Climbing down the trail the canopy began dropping to about eye level, spears of bamboo shot across the width of the trail and light was carving its way onto the bamboo. The bamboo stalks became like shower rods, and the air became curtains, dancing and curving curtains of air before and behind me. The light and dust mingles until it becomes as solid and ethereal as crossing the plane of existence and at the same time denying that the boundary exists.

When I came to Japan one month ago, I didn’t like memoir. I didn’t and still don’t consider myself a memoir writer, however, I can’t deny that life is flashing by at impossible velocities in both directions. I can sit here in a shell and analyze the world around me, create philosophies from rearview mirrors, and fiction from tail lights, or poetry from the overwhelming blindness of a moment of flashed high beams. All of these are to be counted among the most noble of pursuits, but right now all I can do is stand up and hold my thumb out to the passing traffic.

…but enough with the acid induced melodrama, I returned to base-camp, and by the way, a psytrance rave is a bad-ass base camp, with a chest high bamboo walking stick the forest had lent me. I had a new appreciation for my surroundings, this plateau was a small slice of Earth where the laws of the universe were put on hold for a day or two. Leaves dropped and suspended in the air, the existence and absence of God was proven and disproven hourly, the clouds linked hands to block the sun, and the music never died. The music was the only solid object in the world, while everything around me twisted and distorted, people and worlds, the music remained fixed and unassailable. And if music was the world, dancing is what made its axis spin, and so I did, and so it did.
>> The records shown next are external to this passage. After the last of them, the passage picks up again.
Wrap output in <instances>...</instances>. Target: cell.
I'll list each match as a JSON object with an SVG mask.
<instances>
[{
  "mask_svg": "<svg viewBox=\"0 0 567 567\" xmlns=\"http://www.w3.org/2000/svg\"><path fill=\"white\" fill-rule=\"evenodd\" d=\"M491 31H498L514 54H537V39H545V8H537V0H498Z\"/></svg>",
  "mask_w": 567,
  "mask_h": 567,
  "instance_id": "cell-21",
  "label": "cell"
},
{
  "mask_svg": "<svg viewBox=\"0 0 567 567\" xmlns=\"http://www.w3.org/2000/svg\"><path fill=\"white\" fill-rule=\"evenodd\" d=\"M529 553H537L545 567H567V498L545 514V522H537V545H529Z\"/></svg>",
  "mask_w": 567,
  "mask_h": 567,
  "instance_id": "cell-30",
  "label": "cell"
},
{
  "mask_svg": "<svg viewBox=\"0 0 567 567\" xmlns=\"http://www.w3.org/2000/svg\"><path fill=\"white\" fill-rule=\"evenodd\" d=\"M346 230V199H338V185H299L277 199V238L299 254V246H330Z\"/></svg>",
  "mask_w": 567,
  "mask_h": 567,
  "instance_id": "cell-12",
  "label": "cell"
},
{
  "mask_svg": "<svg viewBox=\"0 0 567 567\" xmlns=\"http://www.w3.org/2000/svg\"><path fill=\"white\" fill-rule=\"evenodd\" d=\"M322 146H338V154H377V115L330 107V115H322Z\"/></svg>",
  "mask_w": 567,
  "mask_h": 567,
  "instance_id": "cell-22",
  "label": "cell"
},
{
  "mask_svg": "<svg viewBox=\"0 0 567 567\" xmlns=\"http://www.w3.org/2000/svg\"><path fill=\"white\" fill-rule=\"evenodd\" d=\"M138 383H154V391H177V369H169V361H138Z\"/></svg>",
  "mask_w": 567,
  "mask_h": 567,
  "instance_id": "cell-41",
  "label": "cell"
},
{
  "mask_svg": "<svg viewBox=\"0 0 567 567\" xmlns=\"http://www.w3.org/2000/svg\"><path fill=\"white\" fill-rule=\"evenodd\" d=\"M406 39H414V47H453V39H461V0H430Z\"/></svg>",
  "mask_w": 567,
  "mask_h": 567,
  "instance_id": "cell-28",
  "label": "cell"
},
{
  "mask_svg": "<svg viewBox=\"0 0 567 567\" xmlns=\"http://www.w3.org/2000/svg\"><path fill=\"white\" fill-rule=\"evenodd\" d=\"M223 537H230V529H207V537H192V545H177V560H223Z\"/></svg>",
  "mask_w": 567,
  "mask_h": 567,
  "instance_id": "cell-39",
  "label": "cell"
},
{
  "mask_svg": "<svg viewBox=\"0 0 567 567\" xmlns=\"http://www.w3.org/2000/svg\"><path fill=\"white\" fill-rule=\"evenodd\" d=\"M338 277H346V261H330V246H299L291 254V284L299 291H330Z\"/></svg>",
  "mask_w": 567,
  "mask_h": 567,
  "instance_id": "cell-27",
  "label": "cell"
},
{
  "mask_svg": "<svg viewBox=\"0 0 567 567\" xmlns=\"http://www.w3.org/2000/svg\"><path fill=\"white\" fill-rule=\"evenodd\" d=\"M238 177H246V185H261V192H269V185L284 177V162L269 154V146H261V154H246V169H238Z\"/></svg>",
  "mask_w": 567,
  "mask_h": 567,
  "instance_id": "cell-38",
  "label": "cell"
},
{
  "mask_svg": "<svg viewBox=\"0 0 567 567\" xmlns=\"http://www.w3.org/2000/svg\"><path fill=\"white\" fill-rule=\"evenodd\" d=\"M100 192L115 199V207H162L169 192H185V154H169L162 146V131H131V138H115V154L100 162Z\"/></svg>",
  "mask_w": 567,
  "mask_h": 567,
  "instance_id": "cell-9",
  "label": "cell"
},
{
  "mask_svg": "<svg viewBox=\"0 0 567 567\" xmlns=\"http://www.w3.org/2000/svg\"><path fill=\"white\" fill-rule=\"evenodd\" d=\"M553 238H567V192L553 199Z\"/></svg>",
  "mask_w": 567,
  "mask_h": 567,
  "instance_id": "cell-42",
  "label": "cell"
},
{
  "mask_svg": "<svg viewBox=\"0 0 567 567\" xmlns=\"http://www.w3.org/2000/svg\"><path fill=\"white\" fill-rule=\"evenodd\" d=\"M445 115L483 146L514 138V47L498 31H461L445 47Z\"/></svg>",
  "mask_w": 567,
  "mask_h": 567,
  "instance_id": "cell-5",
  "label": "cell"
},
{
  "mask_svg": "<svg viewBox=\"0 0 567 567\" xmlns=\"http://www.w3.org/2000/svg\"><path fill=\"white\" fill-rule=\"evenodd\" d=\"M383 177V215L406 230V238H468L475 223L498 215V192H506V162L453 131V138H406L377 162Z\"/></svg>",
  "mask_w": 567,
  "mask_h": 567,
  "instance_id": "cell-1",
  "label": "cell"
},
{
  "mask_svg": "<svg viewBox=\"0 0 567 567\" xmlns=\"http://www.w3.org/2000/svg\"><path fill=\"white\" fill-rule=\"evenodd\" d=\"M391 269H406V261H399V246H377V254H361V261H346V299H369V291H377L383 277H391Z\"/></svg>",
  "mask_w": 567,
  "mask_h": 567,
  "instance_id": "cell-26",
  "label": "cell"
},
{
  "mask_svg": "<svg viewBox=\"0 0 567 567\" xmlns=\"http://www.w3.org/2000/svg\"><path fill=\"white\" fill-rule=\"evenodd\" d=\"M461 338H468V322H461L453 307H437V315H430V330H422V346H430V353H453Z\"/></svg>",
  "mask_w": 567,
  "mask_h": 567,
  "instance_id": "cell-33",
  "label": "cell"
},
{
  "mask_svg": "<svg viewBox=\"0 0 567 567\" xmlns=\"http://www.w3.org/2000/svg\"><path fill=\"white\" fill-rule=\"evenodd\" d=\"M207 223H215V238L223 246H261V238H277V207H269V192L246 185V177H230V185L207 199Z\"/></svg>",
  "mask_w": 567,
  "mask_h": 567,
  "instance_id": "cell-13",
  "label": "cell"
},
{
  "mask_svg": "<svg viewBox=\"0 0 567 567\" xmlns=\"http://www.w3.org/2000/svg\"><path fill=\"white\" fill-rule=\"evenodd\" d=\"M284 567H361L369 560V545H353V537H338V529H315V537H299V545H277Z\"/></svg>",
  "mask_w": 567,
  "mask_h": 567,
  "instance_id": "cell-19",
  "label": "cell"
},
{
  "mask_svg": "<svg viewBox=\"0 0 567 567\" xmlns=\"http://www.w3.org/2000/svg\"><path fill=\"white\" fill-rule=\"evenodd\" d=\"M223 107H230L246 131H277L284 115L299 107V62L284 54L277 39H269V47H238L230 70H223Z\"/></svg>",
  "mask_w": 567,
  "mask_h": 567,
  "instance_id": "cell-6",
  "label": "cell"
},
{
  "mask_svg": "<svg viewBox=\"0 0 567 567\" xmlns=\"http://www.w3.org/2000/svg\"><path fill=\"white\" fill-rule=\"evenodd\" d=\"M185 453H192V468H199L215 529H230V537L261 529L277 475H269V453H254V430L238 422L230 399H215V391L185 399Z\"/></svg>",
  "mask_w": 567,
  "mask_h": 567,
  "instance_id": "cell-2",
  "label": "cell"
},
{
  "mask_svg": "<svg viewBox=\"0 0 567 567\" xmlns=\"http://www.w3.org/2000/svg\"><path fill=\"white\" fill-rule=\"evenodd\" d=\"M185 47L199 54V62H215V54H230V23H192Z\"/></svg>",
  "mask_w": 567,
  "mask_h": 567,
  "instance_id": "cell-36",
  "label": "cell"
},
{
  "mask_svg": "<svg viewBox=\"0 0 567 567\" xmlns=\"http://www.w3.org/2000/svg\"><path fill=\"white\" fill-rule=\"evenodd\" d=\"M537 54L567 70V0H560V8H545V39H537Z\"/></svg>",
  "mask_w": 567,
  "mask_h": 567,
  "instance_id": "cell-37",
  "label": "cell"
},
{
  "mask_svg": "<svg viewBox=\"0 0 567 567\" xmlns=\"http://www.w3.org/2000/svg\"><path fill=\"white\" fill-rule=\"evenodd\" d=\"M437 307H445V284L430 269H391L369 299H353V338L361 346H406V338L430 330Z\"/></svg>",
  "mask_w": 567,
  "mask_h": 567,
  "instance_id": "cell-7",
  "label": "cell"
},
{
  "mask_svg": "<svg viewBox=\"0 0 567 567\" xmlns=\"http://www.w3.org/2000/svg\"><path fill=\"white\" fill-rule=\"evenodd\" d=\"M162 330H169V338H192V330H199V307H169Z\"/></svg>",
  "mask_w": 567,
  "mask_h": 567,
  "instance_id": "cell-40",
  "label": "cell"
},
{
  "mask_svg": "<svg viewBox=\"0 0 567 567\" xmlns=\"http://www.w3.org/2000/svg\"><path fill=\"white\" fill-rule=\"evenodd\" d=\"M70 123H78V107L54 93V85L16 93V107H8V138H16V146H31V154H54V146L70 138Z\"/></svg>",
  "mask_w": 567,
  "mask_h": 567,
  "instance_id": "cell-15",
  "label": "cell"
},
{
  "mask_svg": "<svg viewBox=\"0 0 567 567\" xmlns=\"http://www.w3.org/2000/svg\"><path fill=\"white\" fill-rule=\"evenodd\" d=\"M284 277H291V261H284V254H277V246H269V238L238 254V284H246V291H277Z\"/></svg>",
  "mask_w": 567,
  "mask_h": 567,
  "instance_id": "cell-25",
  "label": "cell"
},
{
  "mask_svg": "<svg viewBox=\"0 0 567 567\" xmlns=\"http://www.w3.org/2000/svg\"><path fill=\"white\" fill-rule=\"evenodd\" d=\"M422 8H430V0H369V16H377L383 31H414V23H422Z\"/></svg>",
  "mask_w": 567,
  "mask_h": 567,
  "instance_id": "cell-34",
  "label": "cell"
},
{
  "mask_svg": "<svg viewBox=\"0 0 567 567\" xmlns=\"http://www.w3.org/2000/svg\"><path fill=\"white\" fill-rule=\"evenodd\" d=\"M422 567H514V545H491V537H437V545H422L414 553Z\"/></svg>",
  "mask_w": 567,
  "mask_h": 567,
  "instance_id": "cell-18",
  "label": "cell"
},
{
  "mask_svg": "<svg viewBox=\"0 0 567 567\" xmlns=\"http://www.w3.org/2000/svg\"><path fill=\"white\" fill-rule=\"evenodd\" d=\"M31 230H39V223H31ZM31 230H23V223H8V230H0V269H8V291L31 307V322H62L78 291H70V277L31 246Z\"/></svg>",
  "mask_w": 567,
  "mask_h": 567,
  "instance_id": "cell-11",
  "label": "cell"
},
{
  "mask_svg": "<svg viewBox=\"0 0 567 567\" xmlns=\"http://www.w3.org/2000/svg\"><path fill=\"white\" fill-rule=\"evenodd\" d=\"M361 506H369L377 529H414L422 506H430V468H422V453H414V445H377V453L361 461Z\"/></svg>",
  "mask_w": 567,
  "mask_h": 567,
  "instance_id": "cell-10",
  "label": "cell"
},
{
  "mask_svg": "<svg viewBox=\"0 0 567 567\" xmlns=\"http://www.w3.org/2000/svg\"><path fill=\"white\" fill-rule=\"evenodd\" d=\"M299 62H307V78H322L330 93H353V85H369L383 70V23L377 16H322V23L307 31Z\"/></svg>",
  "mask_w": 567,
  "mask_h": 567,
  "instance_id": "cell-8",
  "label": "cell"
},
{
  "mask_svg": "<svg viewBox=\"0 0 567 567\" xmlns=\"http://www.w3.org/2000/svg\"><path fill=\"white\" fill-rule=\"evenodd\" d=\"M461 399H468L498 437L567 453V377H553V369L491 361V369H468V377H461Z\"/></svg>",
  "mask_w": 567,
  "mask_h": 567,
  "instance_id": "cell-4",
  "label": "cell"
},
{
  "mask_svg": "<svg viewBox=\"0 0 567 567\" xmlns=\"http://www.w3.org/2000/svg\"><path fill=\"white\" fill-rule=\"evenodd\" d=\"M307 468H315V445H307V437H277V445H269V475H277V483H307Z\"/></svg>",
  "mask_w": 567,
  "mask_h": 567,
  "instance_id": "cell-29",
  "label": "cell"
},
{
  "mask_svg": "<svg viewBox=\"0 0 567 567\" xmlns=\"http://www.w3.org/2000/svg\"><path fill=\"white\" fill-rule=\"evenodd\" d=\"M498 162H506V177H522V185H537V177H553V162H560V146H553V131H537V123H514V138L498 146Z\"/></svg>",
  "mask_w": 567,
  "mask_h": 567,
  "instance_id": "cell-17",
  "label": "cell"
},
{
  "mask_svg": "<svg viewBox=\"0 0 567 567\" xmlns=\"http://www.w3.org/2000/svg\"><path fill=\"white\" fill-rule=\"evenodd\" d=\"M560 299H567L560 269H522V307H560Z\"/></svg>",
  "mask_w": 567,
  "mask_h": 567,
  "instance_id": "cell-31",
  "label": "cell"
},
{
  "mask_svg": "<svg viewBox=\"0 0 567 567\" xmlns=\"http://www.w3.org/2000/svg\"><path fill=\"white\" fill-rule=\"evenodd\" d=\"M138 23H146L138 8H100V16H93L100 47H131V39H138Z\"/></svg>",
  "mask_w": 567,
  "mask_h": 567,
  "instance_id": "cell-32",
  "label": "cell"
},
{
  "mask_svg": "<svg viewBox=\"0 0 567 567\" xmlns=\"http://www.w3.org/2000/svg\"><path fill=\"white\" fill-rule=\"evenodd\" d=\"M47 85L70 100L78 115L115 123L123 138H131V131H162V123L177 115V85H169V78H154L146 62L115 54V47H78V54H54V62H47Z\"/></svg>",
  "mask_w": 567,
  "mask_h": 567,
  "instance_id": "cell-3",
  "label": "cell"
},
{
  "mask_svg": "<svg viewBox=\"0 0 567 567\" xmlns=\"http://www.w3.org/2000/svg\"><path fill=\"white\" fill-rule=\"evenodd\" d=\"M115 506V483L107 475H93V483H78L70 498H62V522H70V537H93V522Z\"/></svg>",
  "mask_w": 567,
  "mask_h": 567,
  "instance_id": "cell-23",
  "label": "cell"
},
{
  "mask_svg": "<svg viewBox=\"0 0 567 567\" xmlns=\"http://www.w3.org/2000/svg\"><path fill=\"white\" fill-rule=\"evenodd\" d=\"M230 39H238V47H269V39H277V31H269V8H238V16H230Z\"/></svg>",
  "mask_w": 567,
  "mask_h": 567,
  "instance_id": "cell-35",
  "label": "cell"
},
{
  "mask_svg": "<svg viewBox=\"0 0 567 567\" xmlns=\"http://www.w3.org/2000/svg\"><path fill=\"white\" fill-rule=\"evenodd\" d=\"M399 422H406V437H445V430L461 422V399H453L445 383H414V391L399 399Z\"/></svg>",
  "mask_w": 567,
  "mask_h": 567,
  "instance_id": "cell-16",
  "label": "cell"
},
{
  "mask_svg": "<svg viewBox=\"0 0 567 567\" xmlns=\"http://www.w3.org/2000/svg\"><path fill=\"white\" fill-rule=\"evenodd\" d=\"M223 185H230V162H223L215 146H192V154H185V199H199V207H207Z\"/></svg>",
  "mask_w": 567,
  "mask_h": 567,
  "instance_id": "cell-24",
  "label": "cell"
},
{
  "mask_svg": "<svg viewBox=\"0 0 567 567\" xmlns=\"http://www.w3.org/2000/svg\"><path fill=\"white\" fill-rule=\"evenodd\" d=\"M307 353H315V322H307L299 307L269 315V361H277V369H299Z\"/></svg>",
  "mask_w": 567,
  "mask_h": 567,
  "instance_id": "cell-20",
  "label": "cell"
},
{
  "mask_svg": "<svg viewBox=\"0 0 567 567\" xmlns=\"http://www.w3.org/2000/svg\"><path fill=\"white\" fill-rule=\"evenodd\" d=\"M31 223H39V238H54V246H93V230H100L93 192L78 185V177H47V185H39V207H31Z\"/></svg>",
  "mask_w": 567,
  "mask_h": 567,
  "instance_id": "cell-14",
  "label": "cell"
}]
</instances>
But like all realities, I began to tire of the music, its primal thuds seemed to better explain the darkness, the closed spaces, and the looming unknowns around us. The afternoon was time for enlightenment, for more airy discords, the mountains and villages far below, the purple flowers ringing the rave, these things were mounting a fresh assault on the sense, and the primal drumming of last nights bass would not suffice to repel them.

So, in the name of enlightenment I will finally endeavor to tell you about my Odyssey to the car, that first time, a small story which has until now managed to elude us. I don’t remember the purpose of the venture, but it hardly matters, I think the drugs were simply requiring a journey of me. I passed through the community of tents, lit up with their lanterns like an insane suburb, and pressed on through the first parking lot. After I’d passed the idle cars, although nothing at the time was quite stationary, and headed down the hill toward the entrance to the Mystical Village. It was on this hill that something extraordinary happened. The music continued to pound in thuds and thumps on my right side. Water was trickling and running on my left side. Cicadas were buzzing all around me. Leaves were crunching under my feet. Trucks were screeching over my head and to the left on the highway. The last bats were swooping above me, while all the birds were greeting the day. This at first was a cacophony of sound. I raised my left hand. The water, and trucks and chirps syncopated. I raised my right hand, the psytrance, the broken twigs and leaves, and the birds and the bats syncopated. For the rest of the walk, I was the greatest conductor the universe had ever seen, all sounds from man and nature were relegated under my control, all formed parts of this my masterpiece. My opus was being written and played before my very feet. The universe was a pattern of notes that only I had the score to, and I was sharing it with everyone around me. Though to be fair, I was the only one who could hear it.